#### Task:
Reproduce every one of the following lines verbatim, omitting the pictures from your answer.

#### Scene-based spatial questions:
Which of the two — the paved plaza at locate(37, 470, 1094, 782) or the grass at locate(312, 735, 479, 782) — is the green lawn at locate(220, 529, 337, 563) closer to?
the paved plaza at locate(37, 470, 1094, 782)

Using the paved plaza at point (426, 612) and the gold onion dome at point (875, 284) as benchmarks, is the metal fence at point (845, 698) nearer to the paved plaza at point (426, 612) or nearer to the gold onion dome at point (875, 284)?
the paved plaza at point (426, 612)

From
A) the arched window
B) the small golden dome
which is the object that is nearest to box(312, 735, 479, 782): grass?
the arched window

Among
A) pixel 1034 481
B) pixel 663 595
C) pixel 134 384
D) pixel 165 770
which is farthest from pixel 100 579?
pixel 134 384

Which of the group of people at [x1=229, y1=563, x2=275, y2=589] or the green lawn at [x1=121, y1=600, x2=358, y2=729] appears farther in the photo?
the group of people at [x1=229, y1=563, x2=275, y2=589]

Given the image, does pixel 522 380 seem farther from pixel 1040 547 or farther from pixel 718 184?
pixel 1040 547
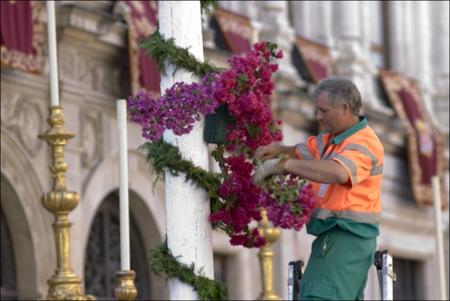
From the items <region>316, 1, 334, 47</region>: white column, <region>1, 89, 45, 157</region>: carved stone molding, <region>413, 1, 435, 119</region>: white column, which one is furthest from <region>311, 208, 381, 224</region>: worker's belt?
<region>413, 1, 435, 119</region>: white column

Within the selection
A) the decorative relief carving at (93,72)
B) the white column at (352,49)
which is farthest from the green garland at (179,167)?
the white column at (352,49)

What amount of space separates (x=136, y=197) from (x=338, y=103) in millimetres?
10325

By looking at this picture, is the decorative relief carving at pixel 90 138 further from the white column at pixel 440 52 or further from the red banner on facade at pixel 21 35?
the white column at pixel 440 52

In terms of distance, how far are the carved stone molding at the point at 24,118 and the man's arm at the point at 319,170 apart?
8456 millimetres

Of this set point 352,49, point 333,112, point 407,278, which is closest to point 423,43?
point 352,49

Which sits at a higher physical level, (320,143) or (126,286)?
(320,143)

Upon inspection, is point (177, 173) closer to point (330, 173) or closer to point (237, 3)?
point (330, 173)

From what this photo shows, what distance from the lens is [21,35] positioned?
1505 cm

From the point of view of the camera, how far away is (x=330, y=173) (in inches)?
275

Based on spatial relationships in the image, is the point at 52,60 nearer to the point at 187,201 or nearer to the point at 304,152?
the point at 187,201

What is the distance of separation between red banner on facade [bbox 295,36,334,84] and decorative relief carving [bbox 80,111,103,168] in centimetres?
437

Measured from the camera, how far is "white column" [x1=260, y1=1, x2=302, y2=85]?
A: 2011 centimetres

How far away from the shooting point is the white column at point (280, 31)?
66.0 ft

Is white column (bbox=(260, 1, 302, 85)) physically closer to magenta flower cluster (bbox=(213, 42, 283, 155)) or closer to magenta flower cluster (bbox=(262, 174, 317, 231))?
magenta flower cluster (bbox=(213, 42, 283, 155))
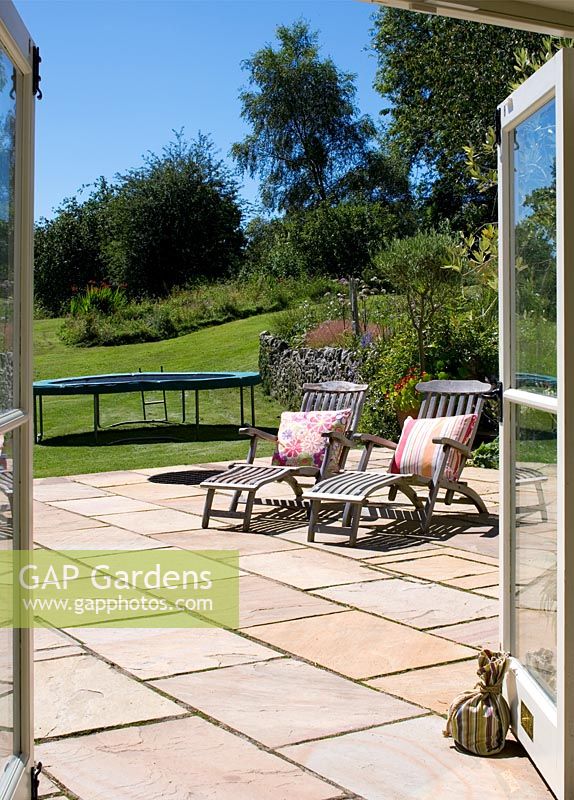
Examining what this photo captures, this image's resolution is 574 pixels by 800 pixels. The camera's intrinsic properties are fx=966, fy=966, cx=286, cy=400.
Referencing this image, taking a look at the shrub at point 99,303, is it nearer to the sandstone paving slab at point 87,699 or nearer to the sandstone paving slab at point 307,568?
the sandstone paving slab at point 307,568

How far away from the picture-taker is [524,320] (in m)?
2.82

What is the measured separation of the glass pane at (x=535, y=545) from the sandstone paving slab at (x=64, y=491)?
207 inches

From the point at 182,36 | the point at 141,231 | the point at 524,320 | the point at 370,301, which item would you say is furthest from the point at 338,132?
the point at 524,320

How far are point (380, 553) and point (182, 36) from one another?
20.8m

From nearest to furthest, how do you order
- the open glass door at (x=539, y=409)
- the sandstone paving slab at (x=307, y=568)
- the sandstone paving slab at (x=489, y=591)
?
the open glass door at (x=539, y=409) → the sandstone paving slab at (x=489, y=591) → the sandstone paving slab at (x=307, y=568)

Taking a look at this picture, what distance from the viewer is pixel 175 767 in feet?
9.03

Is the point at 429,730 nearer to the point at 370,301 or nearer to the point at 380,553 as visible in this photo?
the point at 380,553

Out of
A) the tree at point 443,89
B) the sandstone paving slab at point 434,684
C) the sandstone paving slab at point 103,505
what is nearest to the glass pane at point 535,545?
the sandstone paving slab at point 434,684

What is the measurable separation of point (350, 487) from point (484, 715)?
10.3 feet

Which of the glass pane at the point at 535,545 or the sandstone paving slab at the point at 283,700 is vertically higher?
the glass pane at the point at 535,545

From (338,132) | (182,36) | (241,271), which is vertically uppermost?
(182,36)

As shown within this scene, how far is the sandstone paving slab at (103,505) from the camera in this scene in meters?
7.04

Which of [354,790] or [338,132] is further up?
[338,132]

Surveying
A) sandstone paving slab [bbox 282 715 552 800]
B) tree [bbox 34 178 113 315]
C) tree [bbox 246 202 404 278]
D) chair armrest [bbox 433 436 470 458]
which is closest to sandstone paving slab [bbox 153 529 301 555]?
chair armrest [bbox 433 436 470 458]
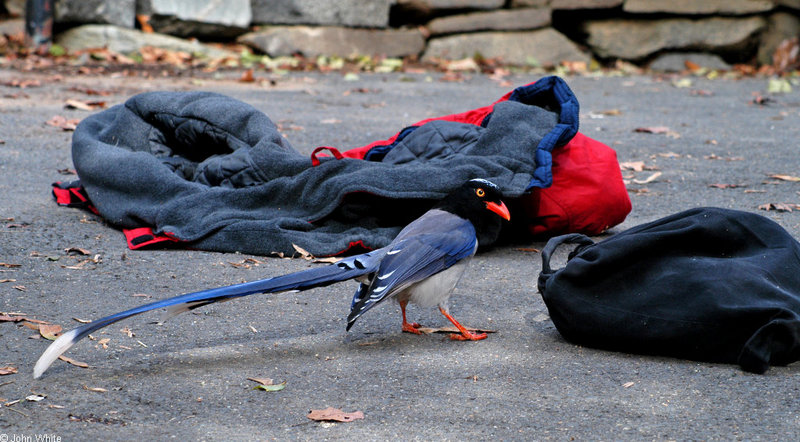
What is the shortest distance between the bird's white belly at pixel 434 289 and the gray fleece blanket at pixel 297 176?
0.79 meters

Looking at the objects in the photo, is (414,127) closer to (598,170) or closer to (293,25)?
(598,170)

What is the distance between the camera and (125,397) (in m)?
2.65

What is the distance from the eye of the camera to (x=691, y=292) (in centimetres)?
289

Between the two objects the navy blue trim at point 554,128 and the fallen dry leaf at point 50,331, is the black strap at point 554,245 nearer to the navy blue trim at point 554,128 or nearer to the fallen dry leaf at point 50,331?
the navy blue trim at point 554,128

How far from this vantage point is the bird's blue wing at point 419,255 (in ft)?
10.1

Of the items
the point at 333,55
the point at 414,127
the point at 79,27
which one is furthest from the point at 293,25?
the point at 414,127

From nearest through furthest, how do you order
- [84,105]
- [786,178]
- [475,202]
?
[475,202]
[786,178]
[84,105]

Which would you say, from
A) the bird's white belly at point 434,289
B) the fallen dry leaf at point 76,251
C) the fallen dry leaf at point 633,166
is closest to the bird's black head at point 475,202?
the bird's white belly at point 434,289

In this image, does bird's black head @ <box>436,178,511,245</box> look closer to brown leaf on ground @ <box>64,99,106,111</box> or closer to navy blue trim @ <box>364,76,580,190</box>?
navy blue trim @ <box>364,76,580,190</box>

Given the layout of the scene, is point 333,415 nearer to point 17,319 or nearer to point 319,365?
point 319,365

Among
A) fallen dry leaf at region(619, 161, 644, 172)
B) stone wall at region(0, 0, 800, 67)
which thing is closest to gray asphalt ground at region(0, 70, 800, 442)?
fallen dry leaf at region(619, 161, 644, 172)

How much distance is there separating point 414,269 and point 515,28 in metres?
9.97

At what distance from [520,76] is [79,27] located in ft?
18.7

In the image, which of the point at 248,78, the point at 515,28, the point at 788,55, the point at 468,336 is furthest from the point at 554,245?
the point at 788,55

#### Completed task:
Which of the two — the paved plaza at locate(37, 470, 1094, 782) or the grass at locate(312, 735, 479, 782) — is the green lawn at locate(220, 529, 337, 563) closer to?
the paved plaza at locate(37, 470, 1094, 782)

Using the paved plaza at point (426, 612) and the gold onion dome at point (875, 284) as benchmarks, is the metal fence at point (845, 698) nearer to the paved plaza at point (426, 612) or nearer to the gold onion dome at point (875, 284)?
the paved plaza at point (426, 612)

From
A) the arched window
B) the small golden dome
which is the object that is nearest to box(312, 735, 479, 782): grass?
the arched window

Among
A) pixel 1034 481
B) pixel 663 595
C) pixel 134 384
D) pixel 165 770
which is farthest from pixel 100 579?
pixel 134 384

Which of the group of people at [x1=229, y1=563, x2=275, y2=589] or the green lawn at [x1=121, y1=600, x2=358, y2=729] appears farther in the photo?
the group of people at [x1=229, y1=563, x2=275, y2=589]

Given the image, does pixel 522 380 seem farther from pixel 1040 547 or farther from pixel 718 184?
pixel 1040 547
From the items <region>316, 1, 334, 47</region>: white column, <region>1, 89, 45, 157</region>: carved stone molding, <region>413, 1, 435, 119</region>: white column, which one is furthest from <region>311, 208, 381, 224</region>: worker's belt?
<region>413, 1, 435, 119</region>: white column

Within the selection
A) the decorative relief carving at (93,72)
B) the white column at (352,49)
which is farthest from the green garland at (179,167)?
the white column at (352,49)

What amount of space separates (x=136, y=197) from (x=338, y=103) in millimetres?
10325

By looking at this picture, is the decorative relief carving at pixel 90 138 further from the white column at pixel 440 52 or further from the red banner on facade at pixel 21 35?
the white column at pixel 440 52

In terms of distance, how far are the carved stone molding at the point at 24,118 and the man's arm at the point at 319,170 apart?
8456 millimetres

Of this set point 352,49, point 333,112, point 407,278, which is closest to point 423,43?
point 352,49

Which sits at a higher physical level, (320,143) or (126,286)?
(320,143)

Upon inspection, is point (177, 173) closer to point (330, 173) or closer to point (237, 3)?
point (330, 173)

From what this photo shows, what distance from the lens is [21,35] positioned?
1505 cm

From the point of view of the camera, how far away is (x=330, y=173) (in inches)?
275

Based on spatial relationships in the image, is the point at 52,60 nearer to the point at 187,201 or nearer to the point at 304,152?
the point at 187,201

What is the distance of separation between red banner on facade [bbox 295,36,334,84] and decorative relief carving [bbox 80,111,103,168] in centimetres?
437

Measured from the camera, how far is "white column" [x1=260, y1=1, x2=302, y2=85]?
A: 2011 centimetres

How far away from the shooting point is the white column at point (280, 31)?
66.0 ft

Is white column (bbox=(260, 1, 302, 85)) physically closer to magenta flower cluster (bbox=(213, 42, 283, 155)) or closer to magenta flower cluster (bbox=(262, 174, 317, 231))?
magenta flower cluster (bbox=(213, 42, 283, 155))
Examining what this photo captures, this image's resolution is 574 pixels by 800 pixels. The camera's intrinsic properties are fx=966, fy=966, cx=286, cy=400.
Referencing this image, taking a look at the shrub at point 99,303, is it nearer to the sandstone paving slab at point 87,699 or nearer to the sandstone paving slab at point 307,568?
the sandstone paving slab at point 307,568

How far away from the picture-taker is [524,320] (in m)?
2.82

What is the measured separation of the glass pane at (x=535, y=545) from the sandstone paving slab at (x=64, y=491)?
207 inches

From the point at 182,36 | the point at 141,231 | the point at 524,320 | the point at 370,301, which item would you say is furthest from the point at 338,132?
the point at 524,320

How far are point (380, 553) and point (182, 36) from one another?
20.8m

From nearest to furthest, how do you order
- the open glass door at (x=539, y=409)
- the sandstone paving slab at (x=307, y=568)
- the sandstone paving slab at (x=489, y=591)
?
the open glass door at (x=539, y=409) → the sandstone paving slab at (x=489, y=591) → the sandstone paving slab at (x=307, y=568)

Taking a look at this picture, what distance from the viewer is pixel 175 767 in feet?
9.03

Is the point at 429,730 nearer to the point at 370,301 or nearer to the point at 380,553 as visible in this photo?
the point at 380,553

Out of
A) the tree at point 443,89
B) the sandstone paving slab at point 434,684
C) the sandstone paving slab at point 103,505
what is nearest to the glass pane at point 535,545?
the sandstone paving slab at point 434,684

What is the measurable separation of point (350, 487) from point (484, 715)?
10.3 feet

Which of the glass pane at the point at 535,545 or the sandstone paving slab at the point at 283,700 is vertically higher?
the glass pane at the point at 535,545

From (338,132) | (182,36) | (241,271), which is vertically uppermost?
(182,36)

As shown within this scene, how far is the sandstone paving slab at (103,505) from the camera in this scene in meters?
7.04

Which of [354,790] or [338,132] is further up?
[338,132]

Surveying
A) sandstone paving slab [bbox 282 715 552 800]
B) tree [bbox 34 178 113 315]
C) tree [bbox 246 202 404 278]
D) chair armrest [bbox 433 436 470 458]
which is closest to sandstone paving slab [bbox 153 529 301 555]?
chair armrest [bbox 433 436 470 458]
What is the shortest distance between the bird's white belly at pixel 434 289 and the gray fleece blanket at pixel 297 176?
0.79 meters

Looking at the objects in the photo, is (414,127) closer to (598,170) or closer to (293,25)?
(598,170)

What is the distance between the camera and (125,397) (in m)?
2.65

What is the distance from the eye of the camera to (x=691, y=292) (in centimetres)?
289

Between the two objects the navy blue trim at point 554,128 and the fallen dry leaf at point 50,331, is the black strap at point 554,245 nearer to the navy blue trim at point 554,128 or nearer to the fallen dry leaf at point 50,331?
the navy blue trim at point 554,128

How far from this vantage point is the bird's blue wing at point 419,255 (in ft)?
10.1

Of the items
the point at 333,55
the point at 414,127
the point at 79,27
which one is furthest from the point at 293,25?
the point at 414,127

From nearest through furthest, how do you order
- [84,105]
- [786,178]
- [475,202]
?
[475,202]
[786,178]
[84,105]

Which would you say, from
A) the bird's white belly at point 434,289
B) the fallen dry leaf at point 76,251
C) the fallen dry leaf at point 633,166
is closest to the bird's black head at point 475,202?
the bird's white belly at point 434,289

In this image, does bird's black head @ <box>436,178,511,245</box> look closer to brown leaf on ground @ <box>64,99,106,111</box> or closer to navy blue trim @ <box>364,76,580,190</box>?
navy blue trim @ <box>364,76,580,190</box>

Given the layout of the scene, is point 333,415 nearer to point 17,319 or nearer to point 319,365?
point 319,365

Among
A) fallen dry leaf at region(619, 161, 644, 172)
B) stone wall at region(0, 0, 800, 67)
which thing is closest to gray asphalt ground at region(0, 70, 800, 442)?
fallen dry leaf at region(619, 161, 644, 172)

How much distance is there separating point 414,269 and point 515,28 in metres?
9.97

At what distance from [520,76] is [79,27] located in ft?
18.7

In the image, which of the point at 248,78, the point at 515,28, the point at 788,55, the point at 468,336 is furthest from the point at 554,245?
the point at 788,55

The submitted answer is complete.